Enforcement of rules must be consistent

Surely West Virginians understand by now that firm, consistent enforcement of ethics rules for public officials is required in our state. Our long, sordid recent history of corruption makes that clear.

Yet enforcement of the rules has not been consistent. Take the case of former state lottery director Alan Larrick.

During a meeting of the House of Delegates Finance Committee last week, current Lottery Director John Myers was asked about Larrick. Del. Isaac Sponaugle wanted to know if lottery officials have looked into a property transaction involving Larrick.
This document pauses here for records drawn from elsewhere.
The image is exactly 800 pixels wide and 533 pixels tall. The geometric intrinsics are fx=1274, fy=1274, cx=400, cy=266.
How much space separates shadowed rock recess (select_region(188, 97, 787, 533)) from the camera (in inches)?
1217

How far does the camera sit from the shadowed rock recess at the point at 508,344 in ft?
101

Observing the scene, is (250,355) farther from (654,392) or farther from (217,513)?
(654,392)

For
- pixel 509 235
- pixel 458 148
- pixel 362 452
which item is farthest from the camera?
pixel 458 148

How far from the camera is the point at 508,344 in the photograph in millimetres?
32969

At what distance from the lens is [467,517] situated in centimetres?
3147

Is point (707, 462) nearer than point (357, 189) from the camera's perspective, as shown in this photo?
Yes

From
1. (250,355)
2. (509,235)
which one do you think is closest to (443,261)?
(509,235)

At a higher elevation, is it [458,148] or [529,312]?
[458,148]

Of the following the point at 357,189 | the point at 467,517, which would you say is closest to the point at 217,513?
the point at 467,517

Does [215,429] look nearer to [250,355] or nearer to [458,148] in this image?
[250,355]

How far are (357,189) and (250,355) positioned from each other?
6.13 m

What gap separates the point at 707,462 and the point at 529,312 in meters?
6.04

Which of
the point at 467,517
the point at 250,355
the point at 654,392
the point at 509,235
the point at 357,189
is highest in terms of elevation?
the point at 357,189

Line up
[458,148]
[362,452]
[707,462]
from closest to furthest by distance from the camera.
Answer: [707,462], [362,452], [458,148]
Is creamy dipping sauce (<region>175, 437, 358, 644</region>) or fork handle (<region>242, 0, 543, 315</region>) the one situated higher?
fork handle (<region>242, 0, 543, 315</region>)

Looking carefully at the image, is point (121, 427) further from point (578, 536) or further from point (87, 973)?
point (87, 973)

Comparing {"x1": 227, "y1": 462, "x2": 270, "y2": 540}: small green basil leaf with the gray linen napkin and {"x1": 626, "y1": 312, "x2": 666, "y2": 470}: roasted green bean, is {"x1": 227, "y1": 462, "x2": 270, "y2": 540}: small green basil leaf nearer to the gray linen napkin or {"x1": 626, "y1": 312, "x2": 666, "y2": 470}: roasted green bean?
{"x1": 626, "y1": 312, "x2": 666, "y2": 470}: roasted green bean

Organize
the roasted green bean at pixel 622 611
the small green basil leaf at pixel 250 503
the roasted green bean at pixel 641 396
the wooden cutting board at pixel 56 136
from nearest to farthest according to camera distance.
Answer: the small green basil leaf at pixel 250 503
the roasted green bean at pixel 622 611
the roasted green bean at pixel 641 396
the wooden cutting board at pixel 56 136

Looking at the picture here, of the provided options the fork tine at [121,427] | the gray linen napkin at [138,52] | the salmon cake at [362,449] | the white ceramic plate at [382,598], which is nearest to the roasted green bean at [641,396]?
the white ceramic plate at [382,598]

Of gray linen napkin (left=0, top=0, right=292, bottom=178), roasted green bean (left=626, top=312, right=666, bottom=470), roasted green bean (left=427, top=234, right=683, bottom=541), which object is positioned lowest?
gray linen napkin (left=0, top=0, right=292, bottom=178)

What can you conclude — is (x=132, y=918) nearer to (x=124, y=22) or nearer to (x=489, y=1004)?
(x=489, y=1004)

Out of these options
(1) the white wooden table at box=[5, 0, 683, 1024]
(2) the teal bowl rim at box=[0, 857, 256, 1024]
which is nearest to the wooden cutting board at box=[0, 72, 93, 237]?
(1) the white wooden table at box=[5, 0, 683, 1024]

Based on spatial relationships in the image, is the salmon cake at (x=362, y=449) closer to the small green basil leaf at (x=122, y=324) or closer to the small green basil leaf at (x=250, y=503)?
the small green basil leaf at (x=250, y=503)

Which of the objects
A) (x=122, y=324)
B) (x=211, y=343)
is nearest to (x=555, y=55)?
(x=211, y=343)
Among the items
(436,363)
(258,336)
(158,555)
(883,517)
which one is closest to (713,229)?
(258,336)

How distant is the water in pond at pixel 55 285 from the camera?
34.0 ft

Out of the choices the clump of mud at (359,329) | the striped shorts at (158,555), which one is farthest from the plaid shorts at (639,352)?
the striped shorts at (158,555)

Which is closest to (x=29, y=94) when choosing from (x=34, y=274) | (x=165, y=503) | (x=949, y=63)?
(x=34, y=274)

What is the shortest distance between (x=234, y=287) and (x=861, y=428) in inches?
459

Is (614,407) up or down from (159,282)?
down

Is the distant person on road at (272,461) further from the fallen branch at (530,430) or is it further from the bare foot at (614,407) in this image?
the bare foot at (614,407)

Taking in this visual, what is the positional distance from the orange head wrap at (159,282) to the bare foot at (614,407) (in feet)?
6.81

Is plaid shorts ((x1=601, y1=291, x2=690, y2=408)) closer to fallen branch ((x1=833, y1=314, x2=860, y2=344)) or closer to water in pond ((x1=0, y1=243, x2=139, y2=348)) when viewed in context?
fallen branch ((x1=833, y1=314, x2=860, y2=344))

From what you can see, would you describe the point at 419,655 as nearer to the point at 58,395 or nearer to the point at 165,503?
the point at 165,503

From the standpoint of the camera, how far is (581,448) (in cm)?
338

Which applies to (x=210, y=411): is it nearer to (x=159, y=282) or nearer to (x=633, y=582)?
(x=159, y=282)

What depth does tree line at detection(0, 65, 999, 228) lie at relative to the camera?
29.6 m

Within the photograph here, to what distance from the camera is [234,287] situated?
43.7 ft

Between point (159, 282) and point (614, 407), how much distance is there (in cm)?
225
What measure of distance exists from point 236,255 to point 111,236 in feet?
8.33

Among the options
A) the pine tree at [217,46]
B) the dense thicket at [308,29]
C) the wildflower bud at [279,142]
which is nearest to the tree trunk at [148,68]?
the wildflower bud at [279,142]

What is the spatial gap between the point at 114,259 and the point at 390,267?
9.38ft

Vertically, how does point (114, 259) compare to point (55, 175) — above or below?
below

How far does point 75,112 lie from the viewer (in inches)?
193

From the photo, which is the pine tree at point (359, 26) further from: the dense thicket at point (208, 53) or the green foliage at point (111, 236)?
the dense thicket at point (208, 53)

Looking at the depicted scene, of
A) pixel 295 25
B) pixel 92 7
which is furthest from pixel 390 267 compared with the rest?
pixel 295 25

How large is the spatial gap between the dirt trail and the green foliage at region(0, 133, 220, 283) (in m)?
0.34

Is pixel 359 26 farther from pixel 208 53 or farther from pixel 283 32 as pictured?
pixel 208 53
It has been reported that Larrick, while lottery director, sold a house in Glade Springs Resort to Steven Gale Johnston, who is director of the casino at the The Greenbrier. That may have been a violation of state law.

“The only thing I know about it at all is that I understand (Larrick) took a loss on the house,” Myers told Sponaugle, D-Pendleton.

Sponaugle then asked Myers to turn any information he has on the matter over to the Legislature’s Commission on Special Investigations.

Larrick sold the house in January 2018 for $360,000, according to a published report. Months later, in September 2018, he resigned as lottery director.

That happened after it was revealed that Larrick, an attorney in Beckley, continued to practice law after being named lottery director. That, too, was a violation of state law.

How is it that Larrick was able to get away with not one but two apparent breaches of state ethics laws? In addition to looking into the property transaction, the Legislature’s investigative body should be asking that. Such a lackadaisical attitude toward ensuring public officials obey ethics rules does not bode well for honest government in West Virginia.